Yang terjadi selanjutnya sungguh di luar kendali Jullio dan Hillary. Satu ciuman panas itu mengantarkan mereka pada hal-hal baru bagi Hillary. Jullio mengulum bibir Hillary dengan penuh gairah dalam setiap gerakannya.Tangan nakalnya mulai merambat ke d**a Hillary, bahkan piyama gadis itu ini sudah terbuka separuh. Tidak ada protes apa pun dari Hillary. Jullio meremas pelan d**a gadis itu. Gairahnya meningkat drastis hanya karena Hillary mengalungkan kedua tangan di tengkuknya dan mulai membalas ciuman bertubi-tubi yang ia berikan.

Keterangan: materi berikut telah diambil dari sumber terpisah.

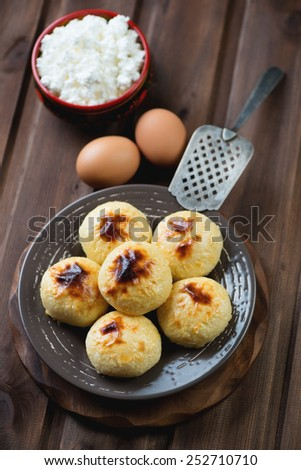 Homemade cottage cheese pancakes and ingredients, studio shot - stock photo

Jullio berhenti, ini salah. “Aku tidak ingin merusakmu,” ucapnya lirih. “Ini tidak benar. Maaf!” katanya seraya mengancingkan satu persatu kancing piyama Hillary.
“Terima kasih.”
“Tolong hentikan aku jika aku sampai mengulanginya lagi,”
“Aku bahkan tidak tahu bagaimana cara mengendalikan diriku sendiri. Semua ini baru bagiku. Dan sejujurnya aku penasaran dengan itu,” ucapnya jujur.